In seguito alla riforma dell’articolo 18 dello Statuto dei Lavoratori, si è assistito a un intenso dibattito giuridico sull’adeguatezza delle sanzioni applicabili in caso di illegittimità dei licenziamenti per giustificato motivo oggettivo. La Corte di Cassazione, con la sentenza 16975/2022, ha interpretato restrittivamente le possibilità di scelta del giudice tra la tutela reale, consistente nella reintegrazione nel posto di lavoro, e quella esclusivamente indennitaria, segnando un deciso ritorno alla tutela reale come unica sanzione applicabile in presenza di una “manifesta insussistenza del fatto” sottostante il licenziamento.

Questa posizione è stata rafforzata da un recente intervento della Corte Costituzionale, che ha dichiarato l’illegittimità costituzionale di parte del medesimo comma 7 dell’articolo 18, laddove limitava la tutela reale ai soli casi di “manifesta insussistenza del fatto”. Di conseguenza, la normativa attuale predispone la reintegrazione come unica risposta ai licenziamenti per giustificato motivo oggettivo ritenuti illegittimi, escludendo la possibilità di optare per un risarcimento meramente economico.

Un ulteriore aspetto da considerare in questo contesto è la sentenza 30950/2022, che ha introdotto una notevole innovazione in termini di repêchage, ovvero la ricerca di posizioni alternative disponibili prima di procedere al licenziamento. Secondo questa sentenza, il giudice deve valutare non solo la disponibilità di posizioni equivalenti o inferiori ma anche la possibilità di assegnare al lavoratore mansioni superiori, qualora queste siano state già svolte di fatto dal dipendente prima del licenziamento.

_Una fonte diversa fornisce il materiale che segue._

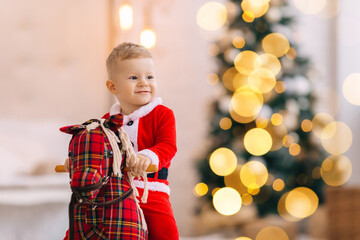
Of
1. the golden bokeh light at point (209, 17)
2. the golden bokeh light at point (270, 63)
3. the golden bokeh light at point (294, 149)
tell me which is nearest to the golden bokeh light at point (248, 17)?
the golden bokeh light at point (270, 63)

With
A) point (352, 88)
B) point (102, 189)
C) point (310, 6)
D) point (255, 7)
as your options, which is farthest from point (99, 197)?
point (310, 6)

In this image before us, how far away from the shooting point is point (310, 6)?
4086 mm

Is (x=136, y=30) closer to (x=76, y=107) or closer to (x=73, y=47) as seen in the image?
(x=73, y=47)

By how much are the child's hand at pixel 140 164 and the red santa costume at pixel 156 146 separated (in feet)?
0.16

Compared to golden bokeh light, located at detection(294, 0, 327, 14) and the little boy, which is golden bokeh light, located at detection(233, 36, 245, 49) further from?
the little boy

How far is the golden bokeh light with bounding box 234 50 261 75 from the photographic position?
3242 millimetres

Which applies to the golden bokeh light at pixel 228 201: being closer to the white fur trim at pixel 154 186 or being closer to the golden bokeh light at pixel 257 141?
the golden bokeh light at pixel 257 141

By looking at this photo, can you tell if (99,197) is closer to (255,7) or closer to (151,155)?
(151,155)

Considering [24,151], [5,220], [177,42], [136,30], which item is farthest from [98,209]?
[177,42]

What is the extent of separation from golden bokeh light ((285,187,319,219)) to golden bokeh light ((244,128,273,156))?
0.43 metres

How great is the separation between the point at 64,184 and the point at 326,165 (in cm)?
220

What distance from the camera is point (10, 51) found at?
2914 millimetres

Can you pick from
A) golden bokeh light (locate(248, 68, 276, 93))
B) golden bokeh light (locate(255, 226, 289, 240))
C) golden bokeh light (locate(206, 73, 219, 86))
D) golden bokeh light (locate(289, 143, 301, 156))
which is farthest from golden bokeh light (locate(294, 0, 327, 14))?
golden bokeh light (locate(255, 226, 289, 240))

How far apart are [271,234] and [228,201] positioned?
376 millimetres
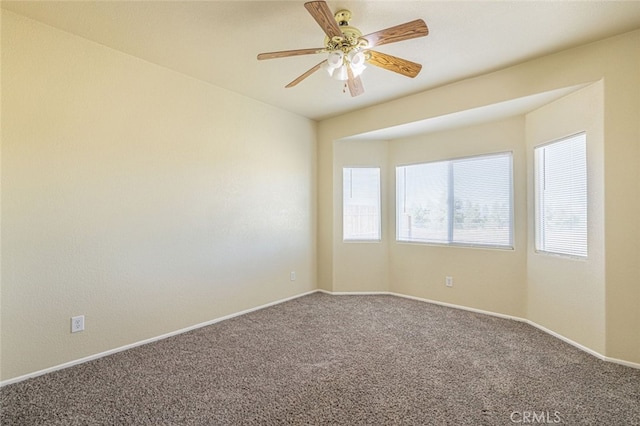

Infine, la Cassazione, con la sentenza 27334/2022, ha esteso la tutela reintegratoria anche alle aziende che non soddisfano i requisiti dimensionali previsti dallo Statuto dei Lavoratori, focalizzandosi sul rispetto del periodo di comporto in caso di malattia. In tale contesto, il licenziamento intimato senza il superamento del periodo massimo di malattia previsto dal contratto collettivo giustifica l’applicazione della tutela reale, indipendentemente dalle dimensioni aziendali.

Questi sviluppi evidenziano un rafforzamento delle tutele a favore dei lavoratori nel caso di licenziamenti per giustificato motivo oggettivo, sottolineando l’importanza di una valutazione accurata delle circostanze di ciascun caso e delle potenziali alternative al licenziamento, nel rispetto dei diritti dei lavoratori e delle esigenze organizzative delle imprese.